Well, let's see?? This forum species profile lists the fish I have as a HYBRID, LiveFishDirect SAYS the OB Blueberry they sold me is a HYBRID, and I really don't think my Tie Dye spotted fish is a pure cichlid from the African lake of Malawi. I could be totally wrong about this


----------



## rennsport2011 (Oct 21, 2013)

workharddieproud said:


> rennsport2011 said:
> 
> 
> > workharddieproud said:
> ...


...and which fish specifically are you talking about?

OB Peacocks?

OB's occur in the wild, in Lake Malawi pretty regularly.


----------



## Mr Chromedome (Feb 12, 2013)

To clarify what rennsport2011 is saying, yes, OB Peacocks are hybrids. However, they come from crossing with one of several species of Mbuna where the OB morph occurs naturally. If you check the profiles under the genus _Metriaclima_, you will see that these are not hybrids. The OP's fish is not a Peacock, but one of the less common variants of one of the _Metriaclima_ species. In the wild, OB males are quite rare, but selective breeding (which involves inbreeding more than hybridization) in aquaria has produced lines that are consistent in producing OB in both sexes.

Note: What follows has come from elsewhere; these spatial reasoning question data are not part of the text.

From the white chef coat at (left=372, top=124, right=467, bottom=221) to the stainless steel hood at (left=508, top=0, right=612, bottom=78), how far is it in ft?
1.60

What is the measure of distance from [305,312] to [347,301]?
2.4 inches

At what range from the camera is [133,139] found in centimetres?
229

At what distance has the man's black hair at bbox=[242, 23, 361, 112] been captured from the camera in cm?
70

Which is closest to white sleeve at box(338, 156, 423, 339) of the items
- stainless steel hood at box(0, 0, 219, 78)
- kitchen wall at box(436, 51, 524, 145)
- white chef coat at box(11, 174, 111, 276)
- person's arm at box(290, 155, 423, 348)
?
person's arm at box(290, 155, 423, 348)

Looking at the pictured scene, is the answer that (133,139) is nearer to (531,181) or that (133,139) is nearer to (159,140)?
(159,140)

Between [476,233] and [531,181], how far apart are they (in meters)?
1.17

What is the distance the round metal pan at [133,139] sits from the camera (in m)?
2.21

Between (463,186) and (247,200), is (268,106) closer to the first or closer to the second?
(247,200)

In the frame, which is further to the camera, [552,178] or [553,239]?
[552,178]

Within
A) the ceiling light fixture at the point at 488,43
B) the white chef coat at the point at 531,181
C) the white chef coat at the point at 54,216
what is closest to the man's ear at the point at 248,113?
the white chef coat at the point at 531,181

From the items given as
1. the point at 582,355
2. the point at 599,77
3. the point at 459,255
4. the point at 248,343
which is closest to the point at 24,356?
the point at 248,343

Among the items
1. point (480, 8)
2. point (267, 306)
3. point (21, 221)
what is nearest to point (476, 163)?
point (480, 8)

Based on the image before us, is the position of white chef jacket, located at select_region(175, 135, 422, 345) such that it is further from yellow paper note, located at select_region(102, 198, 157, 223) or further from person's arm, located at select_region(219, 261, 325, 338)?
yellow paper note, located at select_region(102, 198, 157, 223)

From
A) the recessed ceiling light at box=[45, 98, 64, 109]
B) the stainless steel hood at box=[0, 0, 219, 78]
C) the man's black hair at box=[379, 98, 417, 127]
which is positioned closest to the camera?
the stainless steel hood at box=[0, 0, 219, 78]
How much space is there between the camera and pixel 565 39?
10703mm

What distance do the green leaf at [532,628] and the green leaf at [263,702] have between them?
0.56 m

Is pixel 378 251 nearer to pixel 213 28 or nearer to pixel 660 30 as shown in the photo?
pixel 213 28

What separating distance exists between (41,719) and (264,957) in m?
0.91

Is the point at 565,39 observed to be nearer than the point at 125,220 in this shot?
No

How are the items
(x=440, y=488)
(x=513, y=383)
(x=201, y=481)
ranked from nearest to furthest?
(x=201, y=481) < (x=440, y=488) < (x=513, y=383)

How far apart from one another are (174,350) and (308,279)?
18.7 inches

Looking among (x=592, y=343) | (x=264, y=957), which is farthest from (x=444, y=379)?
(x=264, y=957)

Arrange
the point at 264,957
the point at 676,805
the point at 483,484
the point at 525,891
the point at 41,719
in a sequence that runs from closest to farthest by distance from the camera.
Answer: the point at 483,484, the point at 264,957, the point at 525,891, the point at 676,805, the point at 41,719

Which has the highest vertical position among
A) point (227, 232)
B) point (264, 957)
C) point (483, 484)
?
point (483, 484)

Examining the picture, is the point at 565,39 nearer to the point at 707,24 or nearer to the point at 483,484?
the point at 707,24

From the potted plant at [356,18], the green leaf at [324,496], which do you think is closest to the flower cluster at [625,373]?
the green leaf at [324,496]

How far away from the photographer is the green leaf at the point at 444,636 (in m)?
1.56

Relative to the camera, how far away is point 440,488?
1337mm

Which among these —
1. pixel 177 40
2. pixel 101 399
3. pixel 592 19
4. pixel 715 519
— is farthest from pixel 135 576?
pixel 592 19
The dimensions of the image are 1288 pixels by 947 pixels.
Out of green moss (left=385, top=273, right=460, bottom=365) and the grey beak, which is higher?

Incidentally, the first OB Mbuna to be called "Blueberry" were actually _Labeotropheus fuellebornei_ males, back in the early 1970s. These were the first OB males of any Mbuna to be imported.


----------



## workharddieproud (Nov 7, 2013)

http://www.cichlid-forum.com/articles/ob_peacock.php, For Your Reading Pleasure. I have a OB Blueberry Hybrid Peacock, man-made, cross bred they are and I might add that mine is the best looking fish in my tank and one of the best OB's I ever seen. Read this too, http://www.cichlid-forum.com/articles/ob_peacocks.php


----------



## rennsport2011 (Oct 21, 2013)

workharddieproud said:


> http://www.cichlid-forum.com/articles/ob_peacock.php, For Your Reading Pleasure. I have a OB Blueberry Hybrid Peacock, man-made, cross bred they are and I might add that mine is the best looking fish in my tank and one of the best OB's I ever seen. Read this too, http://www.cichlid-forum.com/articles/ob_peacocks.php


Yes, those articles are about OB PEACOCKS... which are hybrids... but being OB doesn't make it a hybrid, there are plenty of natural OB fish, including the OP's fish, which is NOT an OB Peacock.


----------



## Floridagirl (Jan 10, 2008)

rennsport2011 said:


> workharddieproud said:
> 
> 
> > http://www.cichlid-forum.com/articles/ob_peacock.php, For Your Reading Pleasure. I have a OB Blueberry Hybrid Peacock, man-made, cross bred they are and I might add that mine is the best looking fish in my tank and one of the best OB's I ever seen. Read this too, http://www.cichlid-forum.com/articles/ob_peacocks.php
> ...


Yes, and surprisingly, many of the OB Peacock/hybrid hap strains have come from crossing OB Estherae with Peacocks, or SC. Fryeri.


----------



## workharddieproud (Nov 7, 2013)

Getting back to my ORIGINAL post, I was referring to MY OB Hybrid which is a OB Hybrid and I told the original poster that i didn't know what their fish was for sure. The articles talks about OB Hybrid's which are man made not natural which MINE is man made, cross bred. My fish is what I was referring to and every OB Hybrid sold on in any fish store or online or in any market is exactly that, A HYBRID and and NOT naturally occurring, thats why they called it a HYBRID cause it's CROSS BRED, that's what it means and MY fish is cross bred, there for it's a hybrid and I can't speak for anybody else.


----------



## Lono (Feb 14, 2014)

thanks all
the babies all look like Red Zebras...however the male has bred with the largest of the female fry..lets see what happens


----------



## rennsport2011 (Oct 21, 2013)

Lono said:


> thanks all
> the babies all look like Red Zebras...however the male has bred with the largest of the female fry..lets see what happens


We have some OB Red "Albino" or hypo, or whatever you call them, develop from a wild line of estherae/red zebras... They look identical to your fish. Quite attractive.


----------



## Lono (Feb 14, 2014)

rennsport2011 said:


> Lono said:
> 
> 
> > thanks all
> ...


That sounds great...when I get some more photos I'll be sure to post..
Cheers!


----------